Twenty-three fatal workplace accidents in 2015

- more than half in mining, Ministry of Social Protection says

In what was considered to be, perhaps, the worst year for on-the-job fatalities in living memory, 2015 saw the loss of 23 lives in workplace accidents, most if not all of which were widely believed to have been avoidable.

And in a year when intensified gold-mining activities were believed to have witnessed a reduced focus on mine site safety, more than half of those fatalities occurred in the mining sector.

Government officials and miners at the scene of last May’s multiple fatality mining accident at Mahdia
Government officials and miners at the scene of last May’s multiple fatality mining accident at Mahdia

Statistics compiled by the Ministry of Social Protection and seen by this newspaper indicate that the single biggest of these tragedies occurred on May 17 last year when a pit caved in at the Imran Khan Mining Camp at Mowsie Backdam in Region Eight claimed the lives of ten mining sector employees. Two weeks later, on May 31, another miner died in a separate pit cave in at the same mining operation. Four more fatalities in the mining sector resulting from pit cave ins were recorded in separate incidents last year.

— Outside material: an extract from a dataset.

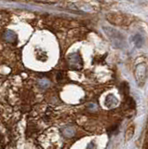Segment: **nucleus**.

According to the ministry’s record of workplace fatalities in 2015, one fatality each was recorded at Gafoor Industries, Caricom Rice Mills, Arjun Trucking Services, GTM, Golden Grove Rice Mills and China Harbour.

Under the previous political administration, the then Ministry of Labour had come under fire for what was felt to be official indifference to enforcing workplace safety and health rules and protocols. The mining sector, particularly, had come under fire over allegations that ‘gold fever’ had led to an absence of mindfulness of workers’ safety among mines managers, a point which was restated by Minister in the Ministry of Natural Resources Simona Broomes during her tenure at the Ministry of Social Protection.

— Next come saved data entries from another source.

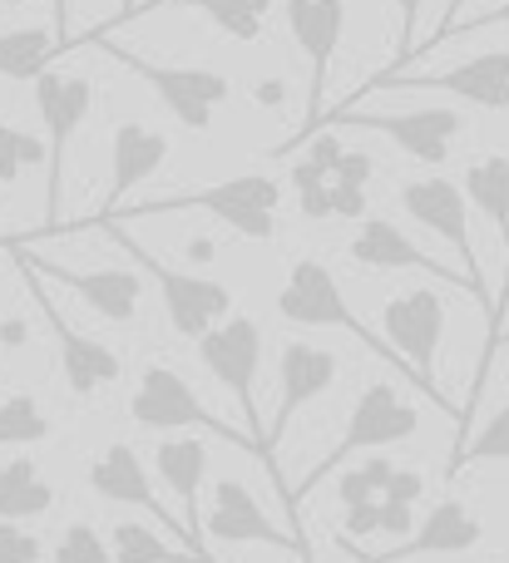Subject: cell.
<instances>
[{
  "label": "cell",
  "instance_id": "6da1fadb",
  "mask_svg": "<svg viewBox=\"0 0 509 563\" xmlns=\"http://www.w3.org/2000/svg\"><path fill=\"white\" fill-rule=\"evenodd\" d=\"M198 361L208 366V376L237 400L247 420V440H253L257 460L267 465V475L277 479L283 489V505H287V485H283V470L277 460L267 455V426H263V410H257V371H263V327L253 317H228L198 341Z\"/></svg>",
  "mask_w": 509,
  "mask_h": 563
},
{
  "label": "cell",
  "instance_id": "7a4b0ae2",
  "mask_svg": "<svg viewBox=\"0 0 509 563\" xmlns=\"http://www.w3.org/2000/svg\"><path fill=\"white\" fill-rule=\"evenodd\" d=\"M416 430H421V410L406 406L401 390H396L391 380H372V386L356 396L352 420H346L342 440L327 450L322 465H317L312 475L302 479V485L287 489V519L297 525V515H302V499L312 495V489L322 485L327 475H336V470H342L352 455H362V450H381V445H401V440H411Z\"/></svg>",
  "mask_w": 509,
  "mask_h": 563
},
{
  "label": "cell",
  "instance_id": "3957f363",
  "mask_svg": "<svg viewBox=\"0 0 509 563\" xmlns=\"http://www.w3.org/2000/svg\"><path fill=\"white\" fill-rule=\"evenodd\" d=\"M277 203H283V188L267 174H243V178H223V184L193 188V194H174V198H154V203L129 208L124 218H158V213H213L218 223H228L237 238L247 243H273L277 238Z\"/></svg>",
  "mask_w": 509,
  "mask_h": 563
},
{
  "label": "cell",
  "instance_id": "277c9868",
  "mask_svg": "<svg viewBox=\"0 0 509 563\" xmlns=\"http://www.w3.org/2000/svg\"><path fill=\"white\" fill-rule=\"evenodd\" d=\"M109 238H114L119 247L129 253V263L144 267V277L158 282V297H164V311H168V327L178 331L184 341H203L208 331L218 327V321L233 317V291L223 287V282L213 277H198V273H178V267H168L158 253H148L139 238H129L119 223H99Z\"/></svg>",
  "mask_w": 509,
  "mask_h": 563
},
{
  "label": "cell",
  "instance_id": "5b68a950",
  "mask_svg": "<svg viewBox=\"0 0 509 563\" xmlns=\"http://www.w3.org/2000/svg\"><path fill=\"white\" fill-rule=\"evenodd\" d=\"M277 311H283V321H292V327H332V331H346V336H356L366 351H372V356H381L386 366H396L416 390H421L416 371L406 366V361L396 356L391 346H386V336H376L372 327H362V321H356V311L346 307L342 287H336L332 267L317 263V257H302V263H292V273H287V287L277 291Z\"/></svg>",
  "mask_w": 509,
  "mask_h": 563
},
{
  "label": "cell",
  "instance_id": "8992f818",
  "mask_svg": "<svg viewBox=\"0 0 509 563\" xmlns=\"http://www.w3.org/2000/svg\"><path fill=\"white\" fill-rule=\"evenodd\" d=\"M89 45H99L114 65H124L134 79H144V85L164 99L168 114H174L184 129H193V134L213 129V109L233 95L228 75H218V69H208V65H154L148 55H134V49L114 45V40H104V35H89Z\"/></svg>",
  "mask_w": 509,
  "mask_h": 563
},
{
  "label": "cell",
  "instance_id": "52a82bcc",
  "mask_svg": "<svg viewBox=\"0 0 509 563\" xmlns=\"http://www.w3.org/2000/svg\"><path fill=\"white\" fill-rule=\"evenodd\" d=\"M35 104L45 119V228L40 233H59V208H65V158L75 144L79 124H85L89 104H95V85L85 75H45L35 79Z\"/></svg>",
  "mask_w": 509,
  "mask_h": 563
},
{
  "label": "cell",
  "instance_id": "ba28073f",
  "mask_svg": "<svg viewBox=\"0 0 509 563\" xmlns=\"http://www.w3.org/2000/svg\"><path fill=\"white\" fill-rule=\"evenodd\" d=\"M381 317H386V341H391V351L416 371L425 396L455 420V406L441 396V386H435V356H441V336H445V297L435 287L396 291L381 307Z\"/></svg>",
  "mask_w": 509,
  "mask_h": 563
},
{
  "label": "cell",
  "instance_id": "9c48e42d",
  "mask_svg": "<svg viewBox=\"0 0 509 563\" xmlns=\"http://www.w3.org/2000/svg\"><path fill=\"white\" fill-rule=\"evenodd\" d=\"M129 420H134L139 430H158V435H174V430H208V435L228 440V445L253 450L247 430L223 426V420H218L213 410L193 396V386H188L174 366H144L134 396H129ZM253 455H257V450H253Z\"/></svg>",
  "mask_w": 509,
  "mask_h": 563
},
{
  "label": "cell",
  "instance_id": "30bf717a",
  "mask_svg": "<svg viewBox=\"0 0 509 563\" xmlns=\"http://www.w3.org/2000/svg\"><path fill=\"white\" fill-rule=\"evenodd\" d=\"M15 253V247H10ZM15 267H20V282H25V291L35 297V307L45 311V327L55 331V346H59V371H65V386H69V396H79V400H89V396H99L104 386H114L119 380V356L104 346V341H95V336H85V331H75L65 321V311L55 307V297L45 291V282H40L35 273H30V263L15 253Z\"/></svg>",
  "mask_w": 509,
  "mask_h": 563
},
{
  "label": "cell",
  "instance_id": "8fae6325",
  "mask_svg": "<svg viewBox=\"0 0 509 563\" xmlns=\"http://www.w3.org/2000/svg\"><path fill=\"white\" fill-rule=\"evenodd\" d=\"M287 30H292L297 49L307 55V69H312V85H307V124H302V134L287 144V148H297L307 134L322 129L327 79H332V59L346 35V0H287Z\"/></svg>",
  "mask_w": 509,
  "mask_h": 563
},
{
  "label": "cell",
  "instance_id": "7c38bea8",
  "mask_svg": "<svg viewBox=\"0 0 509 563\" xmlns=\"http://www.w3.org/2000/svg\"><path fill=\"white\" fill-rule=\"evenodd\" d=\"M401 208L416 218L421 228H431L435 238H445V243L455 247V257H461V277L471 282L475 301L485 307V317H490V287H485L480 277V257H475V243H471V213H465V194L451 184V178H411V184H401Z\"/></svg>",
  "mask_w": 509,
  "mask_h": 563
},
{
  "label": "cell",
  "instance_id": "4fadbf2b",
  "mask_svg": "<svg viewBox=\"0 0 509 563\" xmlns=\"http://www.w3.org/2000/svg\"><path fill=\"white\" fill-rule=\"evenodd\" d=\"M381 89H445V95H461L480 109H509V49H485L471 55L461 65L441 69V75H376L362 95H381Z\"/></svg>",
  "mask_w": 509,
  "mask_h": 563
},
{
  "label": "cell",
  "instance_id": "5bb4252c",
  "mask_svg": "<svg viewBox=\"0 0 509 563\" xmlns=\"http://www.w3.org/2000/svg\"><path fill=\"white\" fill-rule=\"evenodd\" d=\"M336 129H372L386 134L401 154L421 158V164H445L455 134L465 129V119L455 109H406V114H362V109H336Z\"/></svg>",
  "mask_w": 509,
  "mask_h": 563
},
{
  "label": "cell",
  "instance_id": "9a60e30c",
  "mask_svg": "<svg viewBox=\"0 0 509 563\" xmlns=\"http://www.w3.org/2000/svg\"><path fill=\"white\" fill-rule=\"evenodd\" d=\"M203 539H218V544H267V549H287L297 559H312L307 539L283 534L243 479H218L213 485V499H208V515H203Z\"/></svg>",
  "mask_w": 509,
  "mask_h": 563
},
{
  "label": "cell",
  "instance_id": "2e32d148",
  "mask_svg": "<svg viewBox=\"0 0 509 563\" xmlns=\"http://www.w3.org/2000/svg\"><path fill=\"white\" fill-rule=\"evenodd\" d=\"M15 253L25 257L35 277H55L59 287L75 291L95 317H104V321H134L139 317L144 282H139V273H129V267H69V263H49V257L25 253V247H15Z\"/></svg>",
  "mask_w": 509,
  "mask_h": 563
},
{
  "label": "cell",
  "instance_id": "e0dca14e",
  "mask_svg": "<svg viewBox=\"0 0 509 563\" xmlns=\"http://www.w3.org/2000/svg\"><path fill=\"white\" fill-rule=\"evenodd\" d=\"M336 371H342V361L327 346H312V341H287L283 346V361H277L283 396H277V416H273V426H267V455L273 460H277V445H283L287 426H292V416L336 386Z\"/></svg>",
  "mask_w": 509,
  "mask_h": 563
},
{
  "label": "cell",
  "instance_id": "ac0fdd59",
  "mask_svg": "<svg viewBox=\"0 0 509 563\" xmlns=\"http://www.w3.org/2000/svg\"><path fill=\"white\" fill-rule=\"evenodd\" d=\"M164 158H168V139L158 134V129L134 124V119H129V124H119L114 139H109V188H104V203H99L95 218H85V223H75V228H99L104 218H114L119 198H129L139 184H148V178L164 168Z\"/></svg>",
  "mask_w": 509,
  "mask_h": 563
},
{
  "label": "cell",
  "instance_id": "d6986e66",
  "mask_svg": "<svg viewBox=\"0 0 509 563\" xmlns=\"http://www.w3.org/2000/svg\"><path fill=\"white\" fill-rule=\"evenodd\" d=\"M89 489H95L99 499H109V505L148 509V515H154L158 525H168L178 539H188L184 519H174L164 505H158L154 485H148V465L139 460V450H134V445H124V440L95 455V465H89ZM188 549H193V544H188ZM203 559H213V554H203Z\"/></svg>",
  "mask_w": 509,
  "mask_h": 563
},
{
  "label": "cell",
  "instance_id": "ffe728a7",
  "mask_svg": "<svg viewBox=\"0 0 509 563\" xmlns=\"http://www.w3.org/2000/svg\"><path fill=\"white\" fill-rule=\"evenodd\" d=\"M352 263L372 267V273H425V277H441V282H451V287L471 291V282L455 273V267H441L431 253H421V247H416L401 228L386 223V218H366V223L356 228ZM471 297H475V291H471Z\"/></svg>",
  "mask_w": 509,
  "mask_h": 563
},
{
  "label": "cell",
  "instance_id": "44dd1931",
  "mask_svg": "<svg viewBox=\"0 0 509 563\" xmlns=\"http://www.w3.org/2000/svg\"><path fill=\"white\" fill-rule=\"evenodd\" d=\"M154 470H158V479L174 489L178 505H184L188 544H193L198 554H208L203 549V515H198V495H203V475H208V445L198 435H168L164 445L154 450Z\"/></svg>",
  "mask_w": 509,
  "mask_h": 563
},
{
  "label": "cell",
  "instance_id": "7402d4cb",
  "mask_svg": "<svg viewBox=\"0 0 509 563\" xmlns=\"http://www.w3.org/2000/svg\"><path fill=\"white\" fill-rule=\"evenodd\" d=\"M485 539V525L461 505V499H441V505L425 515V525H416V534L401 549L366 563H406V559H425V554H471Z\"/></svg>",
  "mask_w": 509,
  "mask_h": 563
},
{
  "label": "cell",
  "instance_id": "603a6c76",
  "mask_svg": "<svg viewBox=\"0 0 509 563\" xmlns=\"http://www.w3.org/2000/svg\"><path fill=\"white\" fill-rule=\"evenodd\" d=\"M55 509V485L40 475L35 460H10L0 465V525L40 519Z\"/></svg>",
  "mask_w": 509,
  "mask_h": 563
},
{
  "label": "cell",
  "instance_id": "cb8c5ba5",
  "mask_svg": "<svg viewBox=\"0 0 509 563\" xmlns=\"http://www.w3.org/2000/svg\"><path fill=\"white\" fill-rule=\"evenodd\" d=\"M164 5L203 10L223 35L243 40V45H257V40H263V20L273 15V0H148V5L134 10V15H144V10H164Z\"/></svg>",
  "mask_w": 509,
  "mask_h": 563
},
{
  "label": "cell",
  "instance_id": "d4e9b609",
  "mask_svg": "<svg viewBox=\"0 0 509 563\" xmlns=\"http://www.w3.org/2000/svg\"><path fill=\"white\" fill-rule=\"evenodd\" d=\"M465 198L495 223V233L505 238V257H509V158L505 154L475 158L465 168Z\"/></svg>",
  "mask_w": 509,
  "mask_h": 563
},
{
  "label": "cell",
  "instance_id": "484cf974",
  "mask_svg": "<svg viewBox=\"0 0 509 563\" xmlns=\"http://www.w3.org/2000/svg\"><path fill=\"white\" fill-rule=\"evenodd\" d=\"M55 55L59 49H55L49 25L5 30V35H0V79H10V85H30V79L45 75Z\"/></svg>",
  "mask_w": 509,
  "mask_h": 563
},
{
  "label": "cell",
  "instance_id": "4316f807",
  "mask_svg": "<svg viewBox=\"0 0 509 563\" xmlns=\"http://www.w3.org/2000/svg\"><path fill=\"white\" fill-rule=\"evenodd\" d=\"M109 554H114V563H213L193 549L164 544L148 525H114L109 529Z\"/></svg>",
  "mask_w": 509,
  "mask_h": 563
},
{
  "label": "cell",
  "instance_id": "83f0119b",
  "mask_svg": "<svg viewBox=\"0 0 509 563\" xmlns=\"http://www.w3.org/2000/svg\"><path fill=\"white\" fill-rule=\"evenodd\" d=\"M45 435H49V420L35 396L0 400V445H40Z\"/></svg>",
  "mask_w": 509,
  "mask_h": 563
},
{
  "label": "cell",
  "instance_id": "f1b7e54d",
  "mask_svg": "<svg viewBox=\"0 0 509 563\" xmlns=\"http://www.w3.org/2000/svg\"><path fill=\"white\" fill-rule=\"evenodd\" d=\"M485 460H509V406H500L490 420L480 426V435L465 440L451 455V479L461 475L465 465H485Z\"/></svg>",
  "mask_w": 509,
  "mask_h": 563
},
{
  "label": "cell",
  "instance_id": "f546056e",
  "mask_svg": "<svg viewBox=\"0 0 509 563\" xmlns=\"http://www.w3.org/2000/svg\"><path fill=\"white\" fill-rule=\"evenodd\" d=\"M391 475H396L391 460H366V465L346 470V475L336 479V499H342V509L376 505V499L386 495V485H391Z\"/></svg>",
  "mask_w": 509,
  "mask_h": 563
},
{
  "label": "cell",
  "instance_id": "4dcf8cb0",
  "mask_svg": "<svg viewBox=\"0 0 509 563\" xmlns=\"http://www.w3.org/2000/svg\"><path fill=\"white\" fill-rule=\"evenodd\" d=\"M35 164H45V144L30 139L25 129L0 124V184H15V178Z\"/></svg>",
  "mask_w": 509,
  "mask_h": 563
},
{
  "label": "cell",
  "instance_id": "1f68e13d",
  "mask_svg": "<svg viewBox=\"0 0 509 563\" xmlns=\"http://www.w3.org/2000/svg\"><path fill=\"white\" fill-rule=\"evenodd\" d=\"M49 563H114V554H109L104 534H99L95 525H69L65 534L55 539Z\"/></svg>",
  "mask_w": 509,
  "mask_h": 563
},
{
  "label": "cell",
  "instance_id": "d6a6232c",
  "mask_svg": "<svg viewBox=\"0 0 509 563\" xmlns=\"http://www.w3.org/2000/svg\"><path fill=\"white\" fill-rule=\"evenodd\" d=\"M292 188H297V203H302L307 218H332V184H327L307 158L292 164Z\"/></svg>",
  "mask_w": 509,
  "mask_h": 563
},
{
  "label": "cell",
  "instance_id": "836d02e7",
  "mask_svg": "<svg viewBox=\"0 0 509 563\" xmlns=\"http://www.w3.org/2000/svg\"><path fill=\"white\" fill-rule=\"evenodd\" d=\"M40 559H45V544L30 529L0 525V563H40Z\"/></svg>",
  "mask_w": 509,
  "mask_h": 563
},
{
  "label": "cell",
  "instance_id": "e575fe53",
  "mask_svg": "<svg viewBox=\"0 0 509 563\" xmlns=\"http://www.w3.org/2000/svg\"><path fill=\"white\" fill-rule=\"evenodd\" d=\"M421 10L425 0H396V15H401V40H396V59L391 69H406L416 55V30H421Z\"/></svg>",
  "mask_w": 509,
  "mask_h": 563
},
{
  "label": "cell",
  "instance_id": "d590c367",
  "mask_svg": "<svg viewBox=\"0 0 509 563\" xmlns=\"http://www.w3.org/2000/svg\"><path fill=\"white\" fill-rule=\"evenodd\" d=\"M425 495V475L421 470H396L391 475V485H386V505H406V509H416V499Z\"/></svg>",
  "mask_w": 509,
  "mask_h": 563
},
{
  "label": "cell",
  "instance_id": "8d00e7d4",
  "mask_svg": "<svg viewBox=\"0 0 509 563\" xmlns=\"http://www.w3.org/2000/svg\"><path fill=\"white\" fill-rule=\"evenodd\" d=\"M346 539H372V534H381V499L376 505H356V509H346Z\"/></svg>",
  "mask_w": 509,
  "mask_h": 563
},
{
  "label": "cell",
  "instance_id": "74e56055",
  "mask_svg": "<svg viewBox=\"0 0 509 563\" xmlns=\"http://www.w3.org/2000/svg\"><path fill=\"white\" fill-rule=\"evenodd\" d=\"M461 10H465V0H445V10H441V25H435L431 35H425L421 45H416V55H431V49H441L445 40H451V30L461 25ZM416 55H411V59H416Z\"/></svg>",
  "mask_w": 509,
  "mask_h": 563
},
{
  "label": "cell",
  "instance_id": "f35d334b",
  "mask_svg": "<svg viewBox=\"0 0 509 563\" xmlns=\"http://www.w3.org/2000/svg\"><path fill=\"white\" fill-rule=\"evenodd\" d=\"M366 178H372V158H366V154H342V164H336L332 184H342V188H366Z\"/></svg>",
  "mask_w": 509,
  "mask_h": 563
},
{
  "label": "cell",
  "instance_id": "ab89813d",
  "mask_svg": "<svg viewBox=\"0 0 509 563\" xmlns=\"http://www.w3.org/2000/svg\"><path fill=\"white\" fill-rule=\"evenodd\" d=\"M332 184V178H327ZM366 213V188H342L332 184V218H362Z\"/></svg>",
  "mask_w": 509,
  "mask_h": 563
},
{
  "label": "cell",
  "instance_id": "60d3db41",
  "mask_svg": "<svg viewBox=\"0 0 509 563\" xmlns=\"http://www.w3.org/2000/svg\"><path fill=\"white\" fill-rule=\"evenodd\" d=\"M490 25H509V0H500V5H490V10H480V15H471L465 25H455L451 40L455 35H480V30H490Z\"/></svg>",
  "mask_w": 509,
  "mask_h": 563
},
{
  "label": "cell",
  "instance_id": "b9f144b4",
  "mask_svg": "<svg viewBox=\"0 0 509 563\" xmlns=\"http://www.w3.org/2000/svg\"><path fill=\"white\" fill-rule=\"evenodd\" d=\"M381 534H406V539H411L416 534V509L386 505V499H381Z\"/></svg>",
  "mask_w": 509,
  "mask_h": 563
},
{
  "label": "cell",
  "instance_id": "7bdbcfd3",
  "mask_svg": "<svg viewBox=\"0 0 509 563\" xmlns=\"http://www.w3.org/2000/svg\"><path fill=\"white\" fill-rule=\"evenodd\" d=\"M49 35H55V49L75 45V35H69V0H49Z\"/></svg>",
  "mask_w": 509,
  "mask_h": 563
},
{
  "label": "cell",
  "instance_id": "ee69618b",
  "mask_svg": "<svg viewBox=\"0 0 509 563\" xmlns=\"http://www.w3.org/2000/svg\"><path fill=\"white\" fill-rule=\"evenodd\" d=\"M277 99H283V85H257V104H277Z\"/></svg>",
  "mask_w": 509,
  "mask_h": 563
},
{
  "label": "cell",
  "instance_id": "f6af8a7d",
  "mask_svg": "<svg viewBox=\"0 0 509 563\" xmlns=\"http://www.w3.org/2000/svg\"><path fill=\"white\" fill-rule=\"evenodd\" d=\"M134 10H139V0H124V10H119L109 25H99V30H114V25H124V20H134Z\"/></svg>",
  "mask_w": 509,
  "mask_h": 563
},
{
  "label": "cell",
  "instance_id": "bcb514c9",
  "mask_svg": "<svg viewBox=\"0 0 509 563\" xmlns=\"http://www.w3.org/2000/svg\"><path fill=\"white\" fill-rule=\"evenodd\" d=\"M0 5H30V0H0Z\"/></svg>",
  "mask_w": 509,
  "mask_h": 563
},
{
  "label": "cell",
  "instance_id": "7dc6e473",
  "mask_svg": "<svg viewBox=\"0 0 509 563\" xmlns=\"http://www.w3.org/2000/svg\"><path fill=\"white\" fill-rule=\"evenodd\" d=\"M500 346H509V331H500Z\"/></svg>",
  "mask_w": 509,
  "mask_h": 563
},
{
  "label": "cell",
  "instance_id": "c3c4849f",
  "mask_svg": "<svg viewBox=\"0 0 509 563\" xmlns=\"http://www.w3.org/2000/svg\"><path fill=\"white\" fill-rule=\"evenodd\" d=\"M0 386H5V366H0Z\"/></svg>",
  "mask_w": 509,
  "mask_h": 563
},
{
  "label": "cell",
  "instance_id": "681fc988",
  "mask_svg": "<svg viewBox=\"0 0 509 563\" xmlns=\"http://www.w3.org/2000/svg\"><path fill=\"white\" fill-rule=\"evenodd\" d=\"M485 563H500V559H485Z\"/></svg>",
  "mask_w": 509,
  "mask_h": 563
},
{
  "label": "cell",
  "instance_id": "f907efd6",
  "mask_svg": "<svg viewBox=\"0 0 509 563\" xmlns=\"http://www.w3.org/2000/svg\"><path fill=\"white\" fill-rule=\"evenodd\" d=\"M505 282H509V277H505Z\"/></svg>",
  "mask_w": 509,
  "mask_h": 563
}]
</instances>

Interestingly, Broomes’ reassignment to the Natural Resources Ministry means that while mining falls under the portfolio of Natural Resources and Environment Minister Raphael Trotman, she keeps much of the responsibility for safety in the mining sector. A few weeks ago, following a visit to Mahdia, Broomes restated her intention to work with the sector to improve safety and health standards.

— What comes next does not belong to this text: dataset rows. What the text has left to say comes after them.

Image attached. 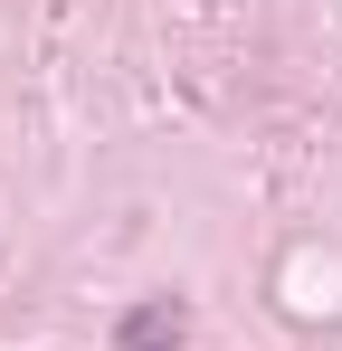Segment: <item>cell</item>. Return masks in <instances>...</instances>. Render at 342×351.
Returning <instances> with one entry per match:
<instances>
[{
  "mask_svg": "<svg viewBox=\"0 0 342 351\" xmlns=\"http://www.w3.org/2000/svg\"><path fill=\"white\" fill-rule=\"evenodd\" d=\"M190 342V304L181 294H143L124 323H114V351H181Z\"/></svg>",
  "mask_w": 342,
  "mask_h": 351,
  "instance_id": "cell-1",
  "label": "cell"
}]
</instances>
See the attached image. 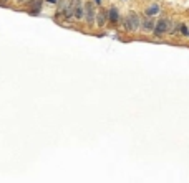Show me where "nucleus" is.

The ministry’s report, meanwhile, makes no mention of the status of the various reports that ought, correctly, to come out of workplace accidents, including matters of causes and compensation. Stabroek Business understands that official investigations into many of these accidents and the settlement of compensation issues, where applicable, remain incomplete and that the settlement of most workplace accidents eventually end up being bilateral matters.